Of course, the most effective way to ensure great network performance is to eliminate network time entirely. The Temporary Internet Files cache allows IE to reuse previously downloaded content without re-downloading the content over the network. Last summer, I summarized a number of caching-related improvements in IE9 that help the browser make better use of the cache. Today, I’ll build upon that post by explaining the other work we’ve done to enhance the functionality of the cache.
Internet Explorer 6, 7, and 8 limit the Web content cache size to 1/32 of the disk capacity by default; in IE7 and IE8, the default capacity value is capped 50 megabytes. Virtually all hard disks in use today are larger than 1.6 gigabytes, which means that nearly all users of IE7 and IE8 are browsing with a content cache limited to 50mb.
Internet Explorer 7’s default 50mb cache size was introduced because analysis in the Windows Vista timeframe showed that the browser’s cache-hit ratio was not significantly improved with caches larger than that size. Beyond consuming more disk space, larger caches can take longer to enumerate and clear (for instance, when performing the Delete Browser History operation). Therefore, an important design strategy is to only increase the cache size when an improved hit rate will result.
In IE9, we took a much closer look at our cache behaviors to better understand our surprising finding that larger caches were rarely improving our hit rate.

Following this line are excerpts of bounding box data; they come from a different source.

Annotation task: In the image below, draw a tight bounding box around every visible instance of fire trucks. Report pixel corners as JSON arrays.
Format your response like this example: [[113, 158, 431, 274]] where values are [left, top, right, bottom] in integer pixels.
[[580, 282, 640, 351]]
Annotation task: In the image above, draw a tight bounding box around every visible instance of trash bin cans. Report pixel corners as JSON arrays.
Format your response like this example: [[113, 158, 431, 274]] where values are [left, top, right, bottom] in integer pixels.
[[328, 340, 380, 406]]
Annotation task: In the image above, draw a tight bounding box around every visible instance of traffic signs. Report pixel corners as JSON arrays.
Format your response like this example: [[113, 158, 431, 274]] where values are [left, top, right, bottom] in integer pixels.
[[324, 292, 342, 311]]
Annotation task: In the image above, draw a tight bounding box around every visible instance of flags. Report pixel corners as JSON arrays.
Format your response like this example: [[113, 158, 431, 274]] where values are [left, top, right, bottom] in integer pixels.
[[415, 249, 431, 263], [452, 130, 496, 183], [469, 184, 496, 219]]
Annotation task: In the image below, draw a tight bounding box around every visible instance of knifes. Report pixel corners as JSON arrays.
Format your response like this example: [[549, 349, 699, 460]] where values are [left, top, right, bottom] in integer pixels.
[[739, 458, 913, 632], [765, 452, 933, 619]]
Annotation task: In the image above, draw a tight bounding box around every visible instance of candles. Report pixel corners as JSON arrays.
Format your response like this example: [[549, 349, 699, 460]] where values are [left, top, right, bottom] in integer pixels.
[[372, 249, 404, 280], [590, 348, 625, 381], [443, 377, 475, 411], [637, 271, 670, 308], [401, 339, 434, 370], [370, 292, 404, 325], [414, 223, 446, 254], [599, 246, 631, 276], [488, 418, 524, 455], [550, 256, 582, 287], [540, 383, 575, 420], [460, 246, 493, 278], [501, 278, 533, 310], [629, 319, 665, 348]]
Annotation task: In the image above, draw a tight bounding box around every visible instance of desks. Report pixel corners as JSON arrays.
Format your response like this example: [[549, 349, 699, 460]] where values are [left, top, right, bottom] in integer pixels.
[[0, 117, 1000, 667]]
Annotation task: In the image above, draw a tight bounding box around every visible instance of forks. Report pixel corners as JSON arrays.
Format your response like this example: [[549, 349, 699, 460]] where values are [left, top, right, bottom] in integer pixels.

We found a number of functional problems related to what IE treats as cacheable and how the cache cleanup algorithm works. After fixing these issues, we found larger cache sizes were again resulting in better hit rates, and as a result, we’ve changed our default cache size algorithm to provide a larger default cache.
Internet Explorer 9 has a default cache size limit of 1/256th of the total disk capacity, with a cap on the default to 250 megabytes. The new ratio was chosen to help ensure that low-end netbooks with tiny solid state disks are not impacted by (relatively) huge caches, while desktops with large disks will default to a 500% larger cache vs. IE8. A disk as small as 16gb will result in increase in the default cache size between IE8 (50mb) and IE9 (64mb). Any disk larger than 64gb will reach the default cap of 250mb. In all versions of Internet Explorer, you may manually adjust the cache size limit (within the range of 8mb to 1gb) using the Tools > Internet Options > General > Browsing History Settings dialog box.
If your Temporary Internet Files are stored on a high capacity disk drive with plenty of free space, you may be wondering if you would benefit from configuring an even larger cache. It is definitely possible, but our analysis suggests that increasing the limit above 250mb only results in benefits for some browsing patterns. Importantly, the caching system is internally limited to storing approximately 60,000 objects. Depending on the size of your cache and the size of the resources you download, you may encounter the object count limit before encounter the size limit.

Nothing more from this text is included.